Choose a tag to compare

@valehdba valehdba released this 11 Jun 19:41
· 1 commit to main since this release

Schema/database-level in-line masking and table subset filters — implements [discussion #16](#16).

Until now, in-line masking (masking applied while data streams from source to target) was only available per table. Cloning a whole schema or database meant masking afterwards — either a slow mass UPDATE (followed by re-analyze/vacuum) or masked views that aren't transparent to end users. v4.4.0 removes that gap, and adds regex-based table selection on top.

No SQL signature changes: both features are new keys in the existing JSON options argument of pgclone.schema(), pgclone.database(), and pgclone.database_create().

In-line masking for schema/database clones — "masks"

SELECT pgclone.schema(
    'host=source dbname=prod user=postgres password=...',
    'hr', true,
    '{"masks": {
        "employees":  {"email": "email", "ssn": "null"},
        "candidates": {"full_name": "name", "phone": "phone"}
     }}'
);
  • Keys are table names; values use the exact same format as the single-table "mask" option — all 8 masking strategies supported.
  • Masking happens inside the COPY stream: the mask expressions run on the source as part of the per-table COPY (SELECT ...), so unmasked data never reaches the target. No post-clone UPDATE, no re-vacuum, no view layer.
  • For database clones, keys may be schema-qualified ("hr.employees") to disambiguate identically named tables; qualified keys win over bare names.
  • Tables not listed are cloned unmasked.

Table subset filters — "tables" / "exclude_tables"
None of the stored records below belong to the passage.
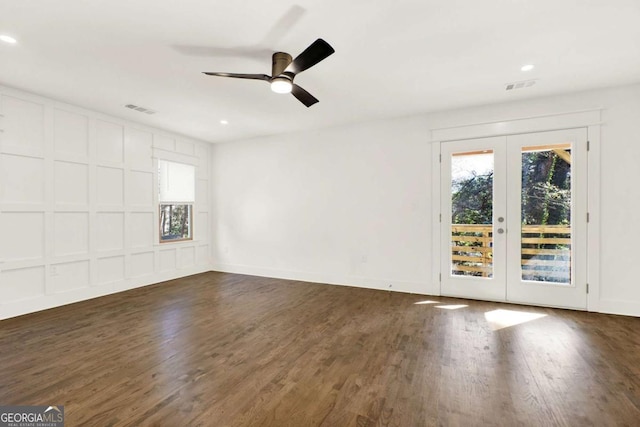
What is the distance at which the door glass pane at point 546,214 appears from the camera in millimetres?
3725

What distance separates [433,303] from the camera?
3961mm

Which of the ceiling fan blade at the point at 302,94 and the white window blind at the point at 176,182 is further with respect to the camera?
the white window blind at the point at 176,182

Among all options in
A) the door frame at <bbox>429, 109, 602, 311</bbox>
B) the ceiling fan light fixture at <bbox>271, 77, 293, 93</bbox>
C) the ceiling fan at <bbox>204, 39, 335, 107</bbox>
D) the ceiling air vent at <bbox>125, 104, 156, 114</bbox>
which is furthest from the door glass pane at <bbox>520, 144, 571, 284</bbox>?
the ceiling air vent at <bbox>125, 104, 156, 114</bbox>

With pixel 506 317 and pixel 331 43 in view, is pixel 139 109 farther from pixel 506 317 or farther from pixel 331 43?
pixel 506 317

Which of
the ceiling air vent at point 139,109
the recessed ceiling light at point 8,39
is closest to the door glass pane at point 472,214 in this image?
the ceiling air vent at point 139,109

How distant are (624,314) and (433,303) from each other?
214 cm

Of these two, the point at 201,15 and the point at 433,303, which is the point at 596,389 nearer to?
the point at 433,303

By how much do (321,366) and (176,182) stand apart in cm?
Answer: 476

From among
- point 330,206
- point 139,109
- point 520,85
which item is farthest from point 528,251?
point 139,109

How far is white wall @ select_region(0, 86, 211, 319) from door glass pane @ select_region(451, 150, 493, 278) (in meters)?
4.98

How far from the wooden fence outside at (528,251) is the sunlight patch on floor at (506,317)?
568 millimetres

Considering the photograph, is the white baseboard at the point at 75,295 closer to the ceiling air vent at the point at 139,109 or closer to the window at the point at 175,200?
the window at the point at 175,200

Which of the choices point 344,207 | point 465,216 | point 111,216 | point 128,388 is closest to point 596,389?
point 465,216

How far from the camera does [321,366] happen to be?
2.33 metres
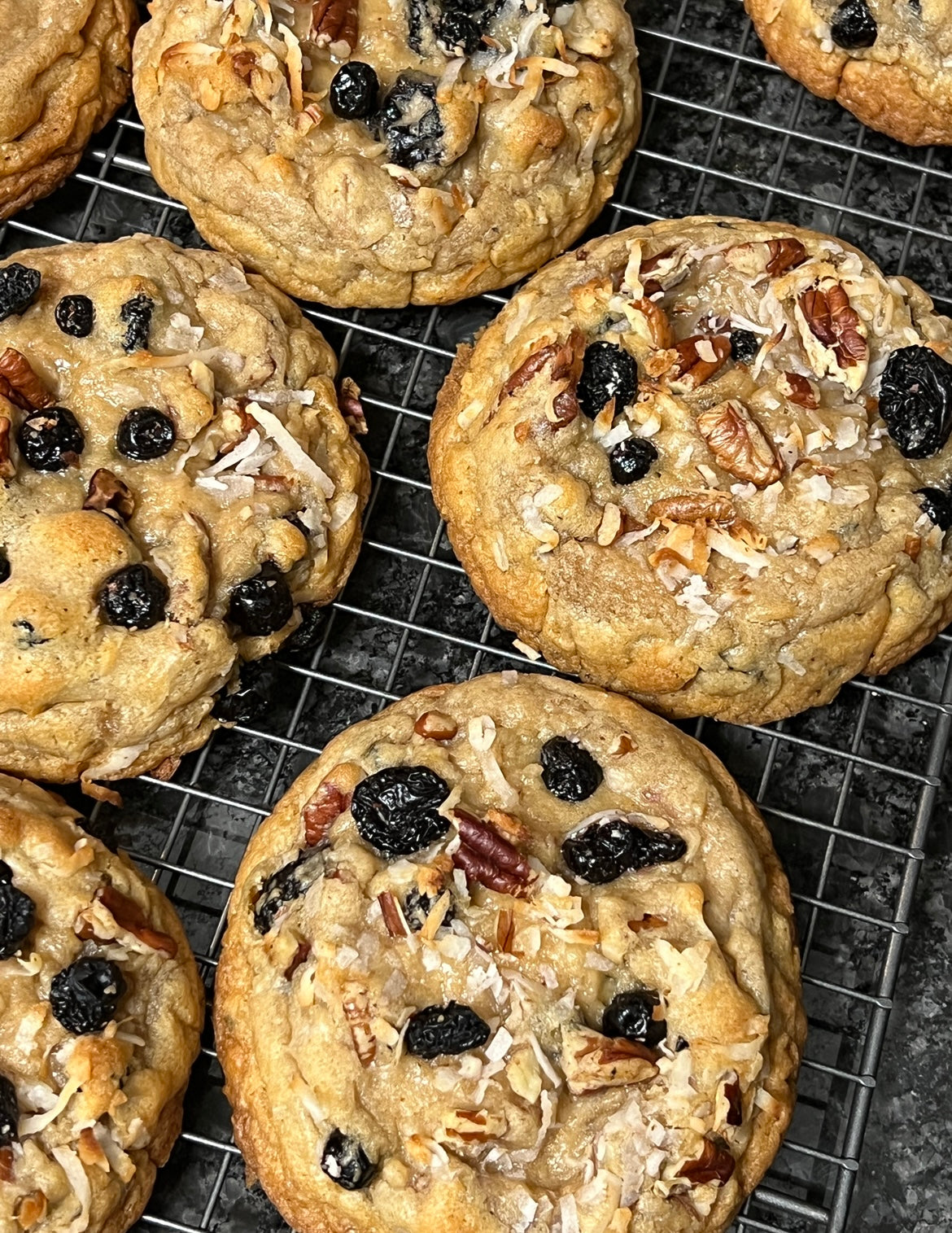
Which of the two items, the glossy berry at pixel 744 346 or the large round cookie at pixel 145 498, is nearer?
the large round cookie at pixel 145 498

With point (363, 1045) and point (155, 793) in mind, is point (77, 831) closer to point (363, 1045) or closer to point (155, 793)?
point (155, 793)

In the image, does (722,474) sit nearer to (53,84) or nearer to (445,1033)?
(445,1033)

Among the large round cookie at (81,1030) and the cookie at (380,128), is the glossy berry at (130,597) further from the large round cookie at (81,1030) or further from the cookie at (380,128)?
the cookie at (380,128)

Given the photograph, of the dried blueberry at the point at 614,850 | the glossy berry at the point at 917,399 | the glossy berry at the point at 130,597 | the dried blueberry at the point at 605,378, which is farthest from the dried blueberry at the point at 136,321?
the glossy berry at the point at 917,399

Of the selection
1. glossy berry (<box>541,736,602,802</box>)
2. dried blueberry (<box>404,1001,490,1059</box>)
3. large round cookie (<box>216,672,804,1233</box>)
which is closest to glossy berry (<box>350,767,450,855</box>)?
large round cookie (<box>216,672,804,1233</box>)

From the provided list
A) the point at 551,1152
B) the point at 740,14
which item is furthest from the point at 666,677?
the point at 740,14

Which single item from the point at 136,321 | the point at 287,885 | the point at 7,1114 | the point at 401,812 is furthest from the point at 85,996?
the point at 136,321

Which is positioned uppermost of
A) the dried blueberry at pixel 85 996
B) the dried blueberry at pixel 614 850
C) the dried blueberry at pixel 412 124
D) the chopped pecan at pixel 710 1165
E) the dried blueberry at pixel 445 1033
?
the dried blueberry at pixel 412 124
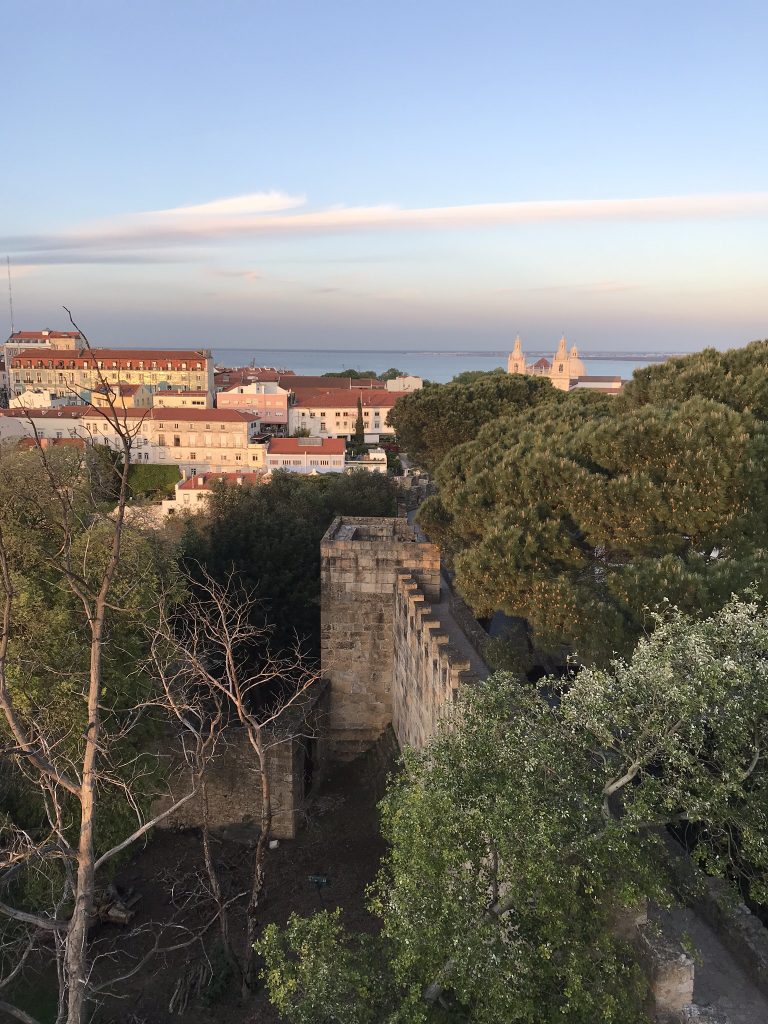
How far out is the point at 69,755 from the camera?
1146 cm

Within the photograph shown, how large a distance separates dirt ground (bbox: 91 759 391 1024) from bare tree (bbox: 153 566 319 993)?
397 mm

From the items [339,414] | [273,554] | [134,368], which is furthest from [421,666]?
[134,368]

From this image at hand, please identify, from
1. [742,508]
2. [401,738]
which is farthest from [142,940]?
[742,508]

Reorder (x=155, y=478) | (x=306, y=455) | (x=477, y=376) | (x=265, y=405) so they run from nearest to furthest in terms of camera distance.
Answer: (x=306, y=455)
(x=155, y=478)
(x=477, y=376)
(x=265, y=405)

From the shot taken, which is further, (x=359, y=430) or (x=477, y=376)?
(x=359, y=430)

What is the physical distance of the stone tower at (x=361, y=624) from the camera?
53.4 ft

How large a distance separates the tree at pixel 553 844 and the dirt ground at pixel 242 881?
553 cm

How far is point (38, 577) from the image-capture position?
11.9 m

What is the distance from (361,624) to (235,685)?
21.0 ft

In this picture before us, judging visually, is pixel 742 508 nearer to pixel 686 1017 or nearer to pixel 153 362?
pixel 686 1017

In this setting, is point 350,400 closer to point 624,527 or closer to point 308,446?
point 308,446

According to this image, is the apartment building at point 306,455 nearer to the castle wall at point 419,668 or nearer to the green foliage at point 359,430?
the green foliage at point 359,430

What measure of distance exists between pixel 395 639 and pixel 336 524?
152 inches

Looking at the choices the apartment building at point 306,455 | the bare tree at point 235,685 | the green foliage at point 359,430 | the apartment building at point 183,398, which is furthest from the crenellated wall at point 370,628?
the apartment building at point 183,398
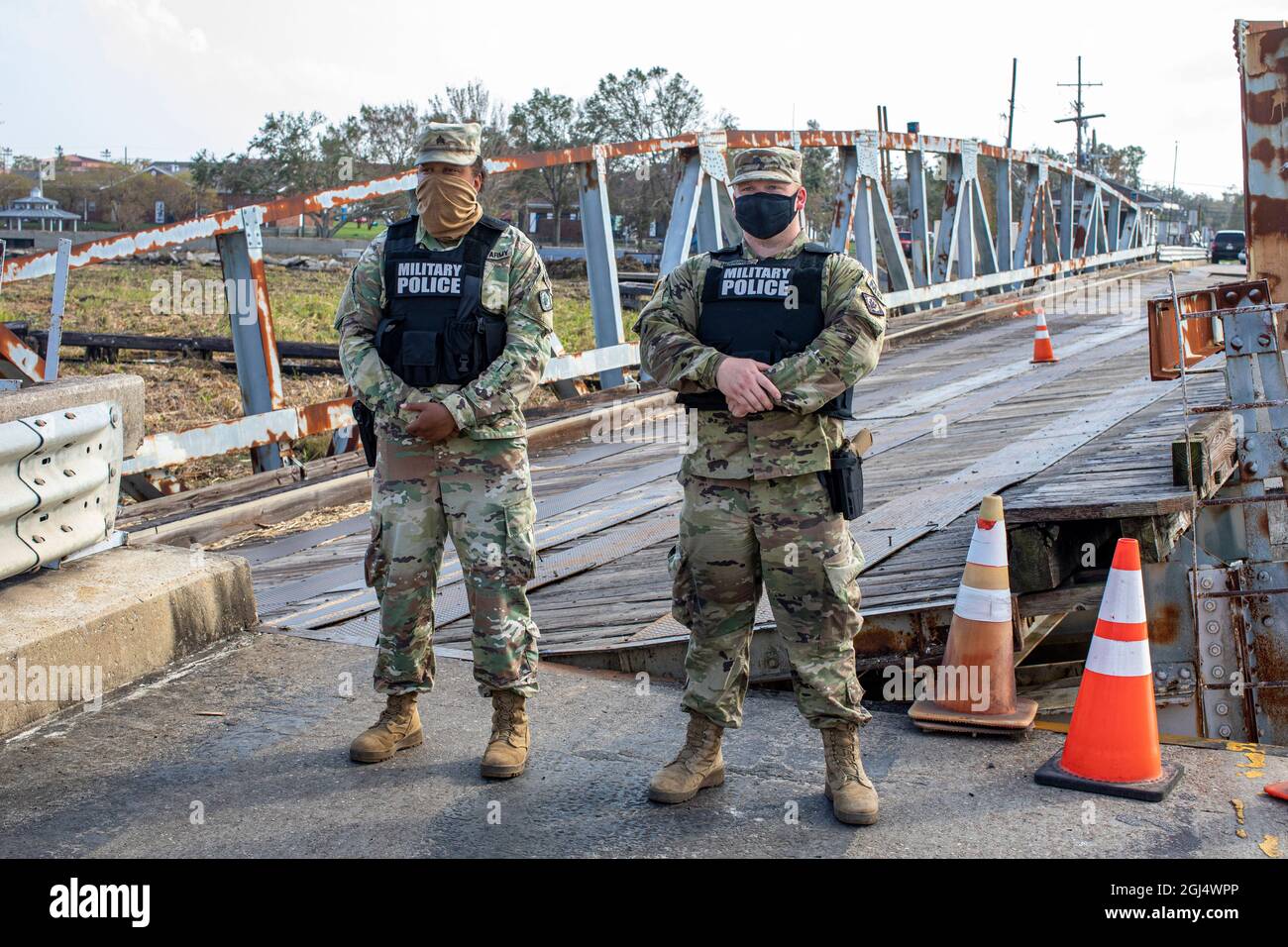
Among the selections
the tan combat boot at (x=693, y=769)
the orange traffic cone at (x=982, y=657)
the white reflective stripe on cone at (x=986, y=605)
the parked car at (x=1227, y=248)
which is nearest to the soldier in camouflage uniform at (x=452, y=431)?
the tan combat boot at (x=693, y=769)

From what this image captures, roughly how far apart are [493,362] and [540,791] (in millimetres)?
1284

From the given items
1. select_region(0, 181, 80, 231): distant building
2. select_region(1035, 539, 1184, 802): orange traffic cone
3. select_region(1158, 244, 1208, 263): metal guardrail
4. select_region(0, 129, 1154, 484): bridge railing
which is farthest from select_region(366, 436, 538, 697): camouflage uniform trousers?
select_region(0, 181, 80, 231): distant building

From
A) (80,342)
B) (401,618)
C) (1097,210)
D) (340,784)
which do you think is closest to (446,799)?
(340,784)

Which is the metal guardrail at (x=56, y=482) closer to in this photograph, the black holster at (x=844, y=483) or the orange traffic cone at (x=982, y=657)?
the black holster at (x=844, y=483)

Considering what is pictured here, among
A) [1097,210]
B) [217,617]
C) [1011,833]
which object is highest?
[1097,210]

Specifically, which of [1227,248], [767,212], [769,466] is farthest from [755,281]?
[1227,248]

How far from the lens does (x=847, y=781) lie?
11.2ft

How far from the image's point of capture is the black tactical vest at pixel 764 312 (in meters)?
3.48

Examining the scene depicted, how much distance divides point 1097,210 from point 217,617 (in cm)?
2931

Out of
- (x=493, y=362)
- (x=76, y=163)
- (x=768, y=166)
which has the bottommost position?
(x=493, y=362)

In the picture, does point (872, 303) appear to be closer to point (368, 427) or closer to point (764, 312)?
point (764, 312)

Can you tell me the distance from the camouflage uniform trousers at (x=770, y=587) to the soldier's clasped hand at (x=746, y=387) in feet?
0.81
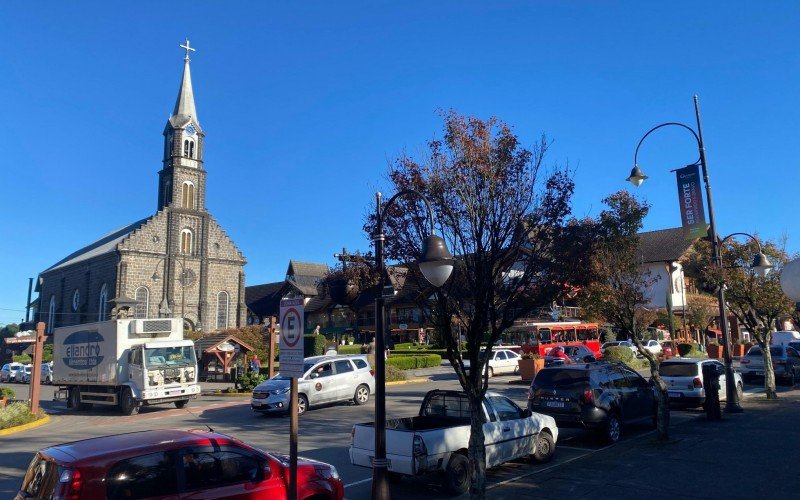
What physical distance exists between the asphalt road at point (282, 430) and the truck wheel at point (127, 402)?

-- Only order_* partitions plus customers, minus anything archived
SELECT pgclone.schema(
    'host=source dbname=prod user=postgres password=...',
    'sales', true,
    '{"tables": ["order_[0-9]+", "customers"],
      "exclude_tables": [".*_archive"]}'
);
  • Entries are POSIX regular expressions, anchored as ^(pattern)$ (whole-name match), evaluated by the source server against pg_tables.tablename. Excludes apply after includes.
  • The filtered table list flows through the FK-retry and deferred-trigger passes automatically. Sequences, views, materialized views, and functions of the schema are still cloned in full.
  • Patterns are sent as quoted literals — no regex code in the extension and no injection surface; an invalid regex fails the clone with the source's invalid regular expression error.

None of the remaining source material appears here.